→ **What you should do**:
From first line to last, retype the data exactly.

Information provided below:

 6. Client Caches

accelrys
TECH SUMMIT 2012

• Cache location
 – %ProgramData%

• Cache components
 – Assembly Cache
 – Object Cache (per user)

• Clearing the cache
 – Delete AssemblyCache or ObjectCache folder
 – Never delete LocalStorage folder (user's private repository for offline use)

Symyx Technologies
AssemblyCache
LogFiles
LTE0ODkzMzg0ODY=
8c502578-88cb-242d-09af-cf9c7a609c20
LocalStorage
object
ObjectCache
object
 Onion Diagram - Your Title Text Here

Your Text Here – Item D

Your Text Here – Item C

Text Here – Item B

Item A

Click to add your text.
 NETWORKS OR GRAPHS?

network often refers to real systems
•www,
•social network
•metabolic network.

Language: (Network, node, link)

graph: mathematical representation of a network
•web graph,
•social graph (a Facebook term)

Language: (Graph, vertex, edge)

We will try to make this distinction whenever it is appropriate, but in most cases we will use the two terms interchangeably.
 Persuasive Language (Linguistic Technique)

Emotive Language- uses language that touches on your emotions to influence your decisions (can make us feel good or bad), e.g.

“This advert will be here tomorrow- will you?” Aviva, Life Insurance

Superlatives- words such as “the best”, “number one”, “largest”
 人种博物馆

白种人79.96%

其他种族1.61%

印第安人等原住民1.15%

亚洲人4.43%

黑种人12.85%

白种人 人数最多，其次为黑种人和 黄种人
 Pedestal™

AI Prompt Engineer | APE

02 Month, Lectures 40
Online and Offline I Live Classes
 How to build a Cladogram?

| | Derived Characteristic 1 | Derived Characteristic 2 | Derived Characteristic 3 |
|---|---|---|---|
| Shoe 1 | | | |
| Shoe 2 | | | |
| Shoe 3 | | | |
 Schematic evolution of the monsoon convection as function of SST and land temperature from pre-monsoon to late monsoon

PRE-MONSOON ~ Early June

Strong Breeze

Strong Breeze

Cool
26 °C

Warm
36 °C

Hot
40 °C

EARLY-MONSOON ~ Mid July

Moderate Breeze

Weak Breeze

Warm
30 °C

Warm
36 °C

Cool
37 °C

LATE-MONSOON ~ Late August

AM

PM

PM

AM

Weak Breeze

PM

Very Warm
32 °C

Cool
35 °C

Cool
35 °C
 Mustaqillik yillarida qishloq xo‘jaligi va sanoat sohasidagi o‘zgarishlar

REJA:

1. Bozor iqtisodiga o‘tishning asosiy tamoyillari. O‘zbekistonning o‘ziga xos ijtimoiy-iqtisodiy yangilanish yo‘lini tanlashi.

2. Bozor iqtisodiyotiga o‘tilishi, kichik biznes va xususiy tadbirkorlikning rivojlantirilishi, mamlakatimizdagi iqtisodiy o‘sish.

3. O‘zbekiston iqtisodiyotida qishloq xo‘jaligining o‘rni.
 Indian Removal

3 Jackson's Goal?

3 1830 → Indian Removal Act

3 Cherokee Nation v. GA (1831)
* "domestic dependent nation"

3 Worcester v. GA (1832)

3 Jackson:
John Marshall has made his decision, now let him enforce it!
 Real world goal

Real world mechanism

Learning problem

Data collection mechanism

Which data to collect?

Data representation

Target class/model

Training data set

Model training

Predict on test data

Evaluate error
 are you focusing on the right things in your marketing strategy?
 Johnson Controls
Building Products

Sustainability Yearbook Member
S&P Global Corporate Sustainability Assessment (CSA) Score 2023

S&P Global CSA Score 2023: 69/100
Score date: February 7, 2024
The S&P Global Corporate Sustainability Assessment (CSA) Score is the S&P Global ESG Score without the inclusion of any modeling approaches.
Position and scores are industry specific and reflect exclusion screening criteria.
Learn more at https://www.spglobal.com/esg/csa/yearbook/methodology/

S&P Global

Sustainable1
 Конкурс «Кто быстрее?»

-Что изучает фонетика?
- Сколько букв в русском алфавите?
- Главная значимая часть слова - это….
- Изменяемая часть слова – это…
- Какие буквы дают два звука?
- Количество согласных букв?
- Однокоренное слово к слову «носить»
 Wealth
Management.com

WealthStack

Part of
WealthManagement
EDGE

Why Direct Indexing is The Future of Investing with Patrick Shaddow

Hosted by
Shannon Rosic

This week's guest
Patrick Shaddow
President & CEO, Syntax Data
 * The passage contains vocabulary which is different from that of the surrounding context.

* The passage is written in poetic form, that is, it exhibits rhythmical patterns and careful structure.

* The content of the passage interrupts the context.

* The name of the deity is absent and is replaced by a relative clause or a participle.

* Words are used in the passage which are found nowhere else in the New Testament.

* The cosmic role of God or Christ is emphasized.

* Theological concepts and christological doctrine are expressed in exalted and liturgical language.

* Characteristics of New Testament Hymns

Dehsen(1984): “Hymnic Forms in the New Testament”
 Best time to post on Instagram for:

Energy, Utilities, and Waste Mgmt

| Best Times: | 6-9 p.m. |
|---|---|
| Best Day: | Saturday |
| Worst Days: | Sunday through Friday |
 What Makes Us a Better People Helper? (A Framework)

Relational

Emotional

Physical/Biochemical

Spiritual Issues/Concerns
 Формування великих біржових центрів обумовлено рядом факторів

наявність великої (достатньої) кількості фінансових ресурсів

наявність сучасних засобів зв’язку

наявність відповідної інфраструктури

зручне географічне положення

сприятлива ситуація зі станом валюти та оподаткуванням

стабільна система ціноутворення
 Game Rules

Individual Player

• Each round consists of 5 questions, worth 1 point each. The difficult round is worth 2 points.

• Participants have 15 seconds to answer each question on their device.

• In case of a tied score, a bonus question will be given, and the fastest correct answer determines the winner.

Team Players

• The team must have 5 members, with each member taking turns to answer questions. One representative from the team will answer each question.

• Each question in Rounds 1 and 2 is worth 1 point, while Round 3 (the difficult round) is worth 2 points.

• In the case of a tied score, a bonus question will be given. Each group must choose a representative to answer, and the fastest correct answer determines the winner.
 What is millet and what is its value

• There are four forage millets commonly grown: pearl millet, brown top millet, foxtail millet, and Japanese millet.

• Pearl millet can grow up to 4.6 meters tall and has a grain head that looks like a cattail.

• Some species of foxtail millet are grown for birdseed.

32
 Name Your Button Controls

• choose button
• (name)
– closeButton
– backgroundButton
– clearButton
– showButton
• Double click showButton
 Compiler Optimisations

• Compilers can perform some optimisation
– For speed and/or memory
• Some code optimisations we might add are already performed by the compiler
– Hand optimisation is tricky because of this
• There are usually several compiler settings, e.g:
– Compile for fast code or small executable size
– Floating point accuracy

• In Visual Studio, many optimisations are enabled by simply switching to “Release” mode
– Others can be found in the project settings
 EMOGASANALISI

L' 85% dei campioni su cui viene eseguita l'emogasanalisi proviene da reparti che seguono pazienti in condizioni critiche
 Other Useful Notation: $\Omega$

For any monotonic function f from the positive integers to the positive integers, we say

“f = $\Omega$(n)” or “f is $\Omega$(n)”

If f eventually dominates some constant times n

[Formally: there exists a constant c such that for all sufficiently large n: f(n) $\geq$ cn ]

End of Information provided.

→ **Result of the task**:
 6. Client Caches

accelrys
TECH SUMMIT 2012

• Cache location
 – %ProgramData%

• Cache components
 – Assembly Cache
 – Object Cache (per user)

• Clearing the cache
 – Delete AssemblyCache or ObjectCache folder
 – Never delete LocalStorage folder (user's private repository for offline use)

Symyx Technologies
AssemblyCache
LogFiles
LTE0ODkzMzg0ODY=
8c502578-88cb-242d-09af-cf9c7a609c20
LocalStorage
object
ObjectCache
object
 Onion Diagram - Your Title Text Here

Your Text Here – Item D

Your Text Here – Item C

Text Here – Item B

Item A

Click to add your text.
 NETWORKS OR GRAPHS?

network often refers to real systems
•www,
•social network
•metabolic network.

Language: (Network, node, link)

graph: mathematical representation of a network
•web graph,
•social graph (a Facebook term)

Language: (Graph, vertex, edge)

We will try to make this distinction whenever it is appropriate, but in most cases we will use the two terms interchangeably.
 Persuasive Language (Linguistic Technique)

Emotive Language- uses language that touches on your emotions to influence your decisions (can make us feel good or bad), e.g.

“This advert will be here tomorrow- will you?” Aviva, Life Insurance

Superlatives- words such as “the best”, “number one”, “largest”
 人种博物馆

白种人79.96%

其他种族1.61%

印第安人等原住民1.15%

亚洲人4.43%

黑种人12.85%

白种人 人数最多，其次为黑种人和 黄种人
 Pedestal™

AI Prompt Engineer | APE

02 Month, Lectures 40
Online and Offline I Live Classes
 How to build a Cladogram?

| | Derived Characteristic 1 | Derived Characteristic 2 | Derived Characteristic 3 |
|---|---|---|---|
| Shoe 1 | | | |
| Shoe 2 | | | |
| Shoe 3 | | | |
 Schematic evolution of the monsoon convection as function of SST and land temperature from pre-monsoon to late monsoon

PRE-MONSOON ~ Early June

Strong Breeze

Strong Breeze

Cool
26 °C

Warm
36 °C

Hot
40 °C

EARLY-MONSOON ~ Mid July

Moderate Breeze

Weak Breeze

Warm
30 °C

Warm
36 °C

Cool
37 °C

LATE-MONSOON ~ Late August

AM

PM

PM

AM

Weak Breeze

PM

Very Warm
32 °C

Cool
35 °C

Cool
35 °C
 Mustaqillik yillarida qishloq xo‘jaligi va sanoat sohasidagi o‘zgarishlar

REJA:

1. Bozor iqtisodiga o‘tishning asosiy tamoyillari. O‘zbekistonning o‘ziga xos ijtimoiy-iqtisodiy yangilanish yo‘lini tanlashi.

2. Bozor iqtisodiyotiga o‘tilishi, kichik biznes va xususiy tadbirkorlikning rivojlantirilishi, mamlakatimizdagi iqtisodiy o‘sish.

3. O‘zbekiston iqtisodiyotida qishloq xo‘jaligining o‘rni.
 Indian Removal

3 Jackson's Goal?

3 1830 → Indian Removal Act

3 Cherokee Nation v. GA (1831)
* "domestic dependent nation"

3 Worcester v. GA (1832)

3 Jackson:
John Marshall has made his decision, now let him enforce it!
 Real world goal

Real world mechanism

Learning problem

Data collection mechanism

Which data to collect?

Data representation

Target class/model

Training data set

Model training

Predict on test data

Evaluate error
 are you focusing on the right things in your marketing strategy?
 Johnson Controls
Building Products

Sustainability Yearbook Member
S&P Global Corporate Sustainability Assessment (CSA) Score 2023

S&P Global CSA Score 2023: 69/100
Score date: February 7, 2024
The S&P Global Corporate Sustainability Assessment (CSA) Score is the S&P Global ESG Score without the inclusion of any modeling approaches.
Position and scores are industry specific and reflect exclusion screening criteria.
Learn more at https://www.spglobal.com/esg/csa/yearbook/methodology/

S&P Global

Sustainable1
 Конкурс «Кто быстрее?»

-Что изучает фонетика?
- Сколько букв в русском алфавите?
- Главная значимая часть слова - это….
- Изменяемая часть слова – это…
- Какие буквы дают два звука?
- Количество согласных букв?
- Однокоренное слово к слову «носить»
 Wealth
Management.com

WealthStack

Part of
WealthManagement
EDGE

Why Direct Indexing is The Future of Investing with Patrick Shaddow

Hosted by
Shannon Rosic

This week's guest
Patrick Shaddow
President & CEO, Syntax Data
 * The passage contains vocabulary which is different from that of the surrounding context.

* The passage is written in poetic form, that is, it exhibits rhythmical patterns and careful structure.

* The content of the passage interrupts the context.

* The name of the deity is absent and is replaced by a relative clause or a participle.

* Words are used in the passage which are found nowhere else in the New Testament.

* The cosmic role of God or Christ is emphasized.

* Theological concepts and christological doctrine are expressed in exalted and liturgical language.

* Characteristics of New Testament Hymns

Dehsen(1984): “Hymnic Forms in the New Testament”
 Best time to post on Instagram for:

Energy, Utilities, and Waste Mgmt

| Best Times: | 6-9 p.m. |
|---|---|
| Best Day: | Saturday |
| Worst Days: | Sunday through Friday |
 What Makes Us a Better People Helper? (A Framework)

Relational

Emotional

Physical/Biochemical

Spiritual Issues/Concerns
 Формування великих біржових центрів обумовлено рядом факторів

наявність великої (достатньої) кількості фінансових ресурсів

наявність сучасних засобів зв’язку

наявність відповідної інфраструктури

зручне географічне положення

сприятлива ситуація зі станом валюти та оподаткуванням

стабільна система ціноутворення
 Game Rules

Individual Player

• Each round consists of 5 questions, worth 1 point each. The difficult round is worth 2 points.

• Participants have 15 seconds to answer each question on their device.

• In case of a tied score, a bonus question will be given, and the fastest correct answer determines the winner.

Team Players

• The team must have 5 members, with each member taking turns to answer questions. One representative from the team will answer each question.

• Each question in Rounds 1 and 2 is worth 1 point, while Round 3 (the difficult round) is worth 2 points.

• In the case of a tied score, a bonus question will be given. Each group must choose a representative to answer, and the fastest correct answer determines the winner.
 What is millet and what is its value

• There are four forage millets commonly grown: pearl millet, brown top millet, foxtail millet, and Japanese millet.

• Pearl millet can grow up to 4.6 meters tall and has a grain head that looks like a cattail.

• Some species of foxtail millet are grown for birdseed.

32
 Name Your Button Controls

• choose button
• (name)
– closeButton
– backgroundButton
– clearButton
– showButton
• Double click showButton
 Compiler Optimisations

• Compilers can perform some optimisation
– For speed and/or memory
• Some code optimisations we might add are already performed by the compiler
– Hand optimisation is tricky because of this
• There are usually several compiler settings, e.g:
– Compile for fast code or small executable size
– Floating point accuracy

• In Visual Studio, many optimisations are enabled by simply switching to “Release” mode
– Others can be found in the project settings
 EMOGASANALISI

L' 85% dei campioni su cui viene eseguita l'emogasanalisi proviene da reparti che seguono pazienti in condizioni critiche
 Other Useful Notation: $\Omega$

For any monotonic function f from the positive integers to the positive integers, we say

“f = $\Omega$(n)” or “f is $\Omega$(n)”

If f eventually dominates some constant times n

[Formally: there exists a constant c such that for all sufficiently large n: f(n) $\geq$ cn ]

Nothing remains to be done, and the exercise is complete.